I agree. The audience at this debate will likely not be moved by either man’s arguments. No matter how scientifically accurate or biblically flawless, logical arguments tend not to be the deciding factor in determining one’s beliefs about human origins.
As David Long’s ethnography demonstrated so powerfully, creationists can thrive in mainstream scientific environments without abandoning their religious ideas. Many creationists have simply been taught to regard mainstream scientists as deeply flawed and bumbling fools. It is easy to dismiss plausible-sounding talk from someone we have already deemed unreliable.
It’s hard to imagine Ham’s Cincinnati audience won’t be prepared to dismiss Nye’s mainstream science talk out of hand. I assume Nye is hoping that he may still plant a few seeds of science doubt in the minds of those who hear him. Not much reason to offer Ham such a plum chance to look like a reputable scientific authority.
At the start of America’s public evolution/creation battles, this legacy of public debating functioned much more powerfully, since creationists had not yet set up alternative institutions. As I describe in my 1920s book, some of the most influential creationists of the 1920s received humiliating public trouncings in popular debates.

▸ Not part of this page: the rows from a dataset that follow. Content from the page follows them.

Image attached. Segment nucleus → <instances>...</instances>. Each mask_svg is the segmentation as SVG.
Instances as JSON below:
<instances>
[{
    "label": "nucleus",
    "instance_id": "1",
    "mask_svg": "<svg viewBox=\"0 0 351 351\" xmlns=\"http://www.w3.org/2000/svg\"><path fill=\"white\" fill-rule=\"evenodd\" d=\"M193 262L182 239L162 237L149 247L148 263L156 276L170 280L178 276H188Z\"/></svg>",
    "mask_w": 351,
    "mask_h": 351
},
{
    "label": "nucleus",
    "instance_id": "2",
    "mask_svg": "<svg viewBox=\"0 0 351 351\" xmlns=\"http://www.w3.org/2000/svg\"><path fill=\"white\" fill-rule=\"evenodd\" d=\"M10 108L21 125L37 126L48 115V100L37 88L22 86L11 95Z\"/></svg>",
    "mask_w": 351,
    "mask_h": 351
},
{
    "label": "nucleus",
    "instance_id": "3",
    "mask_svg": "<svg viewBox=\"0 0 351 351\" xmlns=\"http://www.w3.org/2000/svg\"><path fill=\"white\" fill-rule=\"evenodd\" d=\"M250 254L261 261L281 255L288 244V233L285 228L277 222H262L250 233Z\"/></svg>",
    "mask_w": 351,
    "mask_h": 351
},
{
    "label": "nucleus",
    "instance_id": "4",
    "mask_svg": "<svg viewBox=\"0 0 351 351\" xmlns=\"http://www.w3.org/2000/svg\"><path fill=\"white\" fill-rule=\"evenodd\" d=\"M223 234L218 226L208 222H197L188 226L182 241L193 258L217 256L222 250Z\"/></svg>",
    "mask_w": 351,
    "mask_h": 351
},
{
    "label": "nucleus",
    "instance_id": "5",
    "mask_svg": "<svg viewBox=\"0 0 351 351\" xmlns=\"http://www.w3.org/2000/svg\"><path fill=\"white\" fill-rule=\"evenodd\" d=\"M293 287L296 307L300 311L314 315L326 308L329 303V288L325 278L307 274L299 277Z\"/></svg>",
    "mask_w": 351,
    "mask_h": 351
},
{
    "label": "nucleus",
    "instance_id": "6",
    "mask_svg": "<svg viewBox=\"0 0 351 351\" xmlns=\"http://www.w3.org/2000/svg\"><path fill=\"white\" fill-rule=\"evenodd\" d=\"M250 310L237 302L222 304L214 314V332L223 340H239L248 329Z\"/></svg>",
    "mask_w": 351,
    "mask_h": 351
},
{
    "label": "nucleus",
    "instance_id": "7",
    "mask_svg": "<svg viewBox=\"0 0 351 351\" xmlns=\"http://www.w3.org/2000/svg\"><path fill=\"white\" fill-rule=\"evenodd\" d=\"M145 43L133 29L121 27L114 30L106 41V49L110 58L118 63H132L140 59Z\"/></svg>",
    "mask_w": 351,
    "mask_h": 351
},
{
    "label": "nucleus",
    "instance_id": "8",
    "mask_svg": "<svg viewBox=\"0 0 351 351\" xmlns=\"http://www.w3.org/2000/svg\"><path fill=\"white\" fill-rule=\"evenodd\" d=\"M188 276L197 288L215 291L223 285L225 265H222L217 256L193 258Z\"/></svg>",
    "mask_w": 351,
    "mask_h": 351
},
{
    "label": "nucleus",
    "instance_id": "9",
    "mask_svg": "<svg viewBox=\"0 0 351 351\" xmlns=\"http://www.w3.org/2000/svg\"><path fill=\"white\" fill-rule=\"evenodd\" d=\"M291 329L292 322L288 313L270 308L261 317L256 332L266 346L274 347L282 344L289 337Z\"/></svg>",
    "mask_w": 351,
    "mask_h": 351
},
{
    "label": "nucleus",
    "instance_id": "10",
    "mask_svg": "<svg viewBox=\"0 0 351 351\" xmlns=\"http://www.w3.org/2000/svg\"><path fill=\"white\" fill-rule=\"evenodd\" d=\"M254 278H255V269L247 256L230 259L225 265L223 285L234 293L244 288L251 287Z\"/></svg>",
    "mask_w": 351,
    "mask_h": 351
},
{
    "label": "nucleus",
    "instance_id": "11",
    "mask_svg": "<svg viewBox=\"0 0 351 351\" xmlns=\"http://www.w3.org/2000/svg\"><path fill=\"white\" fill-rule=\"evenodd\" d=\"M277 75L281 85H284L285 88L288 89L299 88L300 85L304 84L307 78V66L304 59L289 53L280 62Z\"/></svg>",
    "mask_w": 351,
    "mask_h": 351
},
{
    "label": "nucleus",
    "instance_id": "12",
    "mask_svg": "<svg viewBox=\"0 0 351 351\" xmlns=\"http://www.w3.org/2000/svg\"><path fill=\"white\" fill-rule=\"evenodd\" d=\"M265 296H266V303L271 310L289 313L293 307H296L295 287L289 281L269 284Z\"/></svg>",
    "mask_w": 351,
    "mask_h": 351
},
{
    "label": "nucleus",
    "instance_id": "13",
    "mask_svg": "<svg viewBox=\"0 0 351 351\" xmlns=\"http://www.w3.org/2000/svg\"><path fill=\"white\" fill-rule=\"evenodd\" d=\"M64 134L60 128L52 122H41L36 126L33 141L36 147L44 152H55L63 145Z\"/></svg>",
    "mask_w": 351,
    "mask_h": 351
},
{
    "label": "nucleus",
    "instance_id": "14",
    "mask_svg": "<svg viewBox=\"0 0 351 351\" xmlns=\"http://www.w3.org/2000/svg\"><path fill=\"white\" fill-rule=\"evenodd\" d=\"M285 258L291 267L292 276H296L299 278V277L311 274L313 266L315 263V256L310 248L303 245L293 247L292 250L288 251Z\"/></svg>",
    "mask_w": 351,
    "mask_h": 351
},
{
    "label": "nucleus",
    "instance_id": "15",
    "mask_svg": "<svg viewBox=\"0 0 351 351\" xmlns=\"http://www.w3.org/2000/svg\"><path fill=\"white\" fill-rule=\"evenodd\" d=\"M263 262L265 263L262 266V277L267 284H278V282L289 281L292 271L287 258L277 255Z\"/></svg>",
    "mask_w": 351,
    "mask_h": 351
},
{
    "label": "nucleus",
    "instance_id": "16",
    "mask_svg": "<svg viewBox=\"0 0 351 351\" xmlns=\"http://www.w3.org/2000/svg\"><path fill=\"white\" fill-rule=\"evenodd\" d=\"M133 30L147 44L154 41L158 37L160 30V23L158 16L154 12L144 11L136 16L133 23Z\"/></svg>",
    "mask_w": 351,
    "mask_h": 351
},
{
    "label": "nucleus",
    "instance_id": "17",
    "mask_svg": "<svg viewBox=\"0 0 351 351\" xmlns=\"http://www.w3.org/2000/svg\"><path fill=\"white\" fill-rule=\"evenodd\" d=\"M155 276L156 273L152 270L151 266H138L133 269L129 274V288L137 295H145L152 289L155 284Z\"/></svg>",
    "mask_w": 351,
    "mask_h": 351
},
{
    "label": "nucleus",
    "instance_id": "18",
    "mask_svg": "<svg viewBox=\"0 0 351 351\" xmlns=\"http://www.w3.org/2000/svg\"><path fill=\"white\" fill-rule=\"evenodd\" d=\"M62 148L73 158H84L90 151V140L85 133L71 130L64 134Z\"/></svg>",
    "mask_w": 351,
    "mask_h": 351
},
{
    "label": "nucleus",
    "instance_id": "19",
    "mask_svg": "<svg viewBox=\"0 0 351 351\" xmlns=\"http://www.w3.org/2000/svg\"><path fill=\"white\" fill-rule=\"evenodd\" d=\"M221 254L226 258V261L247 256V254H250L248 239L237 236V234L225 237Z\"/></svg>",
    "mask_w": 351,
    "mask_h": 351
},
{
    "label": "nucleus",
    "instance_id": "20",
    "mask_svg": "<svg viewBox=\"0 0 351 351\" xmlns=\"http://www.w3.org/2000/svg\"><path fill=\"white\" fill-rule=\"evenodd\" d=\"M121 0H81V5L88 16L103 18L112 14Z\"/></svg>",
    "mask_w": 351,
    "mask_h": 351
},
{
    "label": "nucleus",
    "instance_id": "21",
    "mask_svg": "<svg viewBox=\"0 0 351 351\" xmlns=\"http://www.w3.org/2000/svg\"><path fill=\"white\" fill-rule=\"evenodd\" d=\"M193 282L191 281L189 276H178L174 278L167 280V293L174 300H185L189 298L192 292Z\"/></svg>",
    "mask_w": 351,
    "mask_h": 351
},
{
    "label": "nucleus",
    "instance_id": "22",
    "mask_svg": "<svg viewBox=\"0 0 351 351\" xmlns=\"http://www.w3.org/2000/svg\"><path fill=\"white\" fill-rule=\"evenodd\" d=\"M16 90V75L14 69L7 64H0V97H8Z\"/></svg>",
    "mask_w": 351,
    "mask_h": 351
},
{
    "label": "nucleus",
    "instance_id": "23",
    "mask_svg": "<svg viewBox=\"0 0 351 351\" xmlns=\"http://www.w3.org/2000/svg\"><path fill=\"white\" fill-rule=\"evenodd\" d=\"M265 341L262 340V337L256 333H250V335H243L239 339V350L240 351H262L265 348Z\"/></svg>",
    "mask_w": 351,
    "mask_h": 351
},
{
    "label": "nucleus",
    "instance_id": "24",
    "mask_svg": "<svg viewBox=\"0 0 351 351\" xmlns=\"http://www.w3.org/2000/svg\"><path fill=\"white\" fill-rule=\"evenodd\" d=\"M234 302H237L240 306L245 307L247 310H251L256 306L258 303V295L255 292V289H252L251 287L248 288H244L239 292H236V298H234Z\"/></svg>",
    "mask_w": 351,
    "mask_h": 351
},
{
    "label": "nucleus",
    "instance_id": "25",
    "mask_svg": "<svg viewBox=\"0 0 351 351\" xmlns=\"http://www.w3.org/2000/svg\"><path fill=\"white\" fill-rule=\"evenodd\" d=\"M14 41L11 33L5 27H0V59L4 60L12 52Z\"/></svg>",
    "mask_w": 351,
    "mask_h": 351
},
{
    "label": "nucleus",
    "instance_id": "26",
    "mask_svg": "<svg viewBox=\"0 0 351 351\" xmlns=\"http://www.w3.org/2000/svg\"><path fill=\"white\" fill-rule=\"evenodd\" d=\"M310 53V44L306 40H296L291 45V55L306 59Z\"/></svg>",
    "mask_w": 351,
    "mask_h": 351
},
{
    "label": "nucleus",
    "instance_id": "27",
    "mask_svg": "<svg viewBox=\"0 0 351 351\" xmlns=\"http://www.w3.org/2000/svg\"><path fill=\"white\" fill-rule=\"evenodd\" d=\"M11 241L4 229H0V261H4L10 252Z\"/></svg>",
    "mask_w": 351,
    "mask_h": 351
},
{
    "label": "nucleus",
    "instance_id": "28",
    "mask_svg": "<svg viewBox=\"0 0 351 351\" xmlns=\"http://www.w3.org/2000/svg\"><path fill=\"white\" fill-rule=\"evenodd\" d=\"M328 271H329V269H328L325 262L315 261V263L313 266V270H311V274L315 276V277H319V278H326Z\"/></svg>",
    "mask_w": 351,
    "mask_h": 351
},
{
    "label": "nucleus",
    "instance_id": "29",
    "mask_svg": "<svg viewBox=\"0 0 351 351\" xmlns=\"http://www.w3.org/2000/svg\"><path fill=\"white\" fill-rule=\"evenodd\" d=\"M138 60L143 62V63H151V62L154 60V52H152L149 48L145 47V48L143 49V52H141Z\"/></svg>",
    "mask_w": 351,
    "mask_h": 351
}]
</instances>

At a talk on the campus of the University of Minnesota, for example, fundamentalist leader William Bell Riley found himself surprised by a student prank. Someone lowered a monkey onto the stage as Riley tried to convince his audience that creationism was reputable science. “Every time I hear the argument that this is a controversy between experts on the one hand, and, as someone has said, ‘organized ignorance,’ on the other, I smile,” Riley told the St. Paul Pioneer Press in 1927. “This is not a debate between the educated and the uneducated.”
Similarly, in London, creationist godfather George McCready Price found himself hooted off the stage in the days following the 1925 Scopes Trial. He had tried to tell the merciless audience that the theory of evolution was doomed as mainstream science. Such flawed science, Price insisted, may have worked fine
for the times of comparative ignorance of the real facts of heredity and variation and of the facts of geology which prevailed during the latter part of the nineteenth century; but that this theory is now entirely out of date, and hopelessly inadequate for us. . . . We are making scientific history very fast these days; and the specialist in some corner of science who keeps on humming a little tune to himself, quietly ignoring all this modern evidence against Evolution, is simply living in a fools’ paradise. He will soon be so far behind that he will wake up some fine morning and find that he needs an introduction to the modern scientific world.
The audience didn’t buy it. Price found himself heckled so mercilessly that he could not complete his presentation. That London debacle was Price’s last public debate. After that experience he focused his considerable energy on founding alternative scientific institutions to prevent future creationists from needing to convert mainstream scientists.
Back in those days, creationists and fundamentalist scientists still attempted to tell audiences that they represented the true mainstream of scientific discovery. Such early creationists eagerly debated in a variety of settings in hope of convincing middle-of-the-road audiences that evolutionary science was not real science.
In that context, public debates held promise for both sides. Creationists hoped to prove that they had better science. Evolutionary scientists hoped to demonstrate the scientific vapidity of creationism.
These days, both sides have hardened. Creationists these days are not unaware of the fact that their science does not represent the scientific mainstream. Evolutionary scientists are not hoping to relieve creationists of their naïve ignorance.
Rather, both sides in these debates enter and exit with the same set ideas. Each side knows who to trust on that stage and who to ignore. No matter how persuasive Ken Ham can be, he doesn’t really hope to change Bill Nye’s mind. Rather, this exercise merely serves to give each charismatic speaker the chance to gain a sliver of legitimacy and respectability in the opposite camp.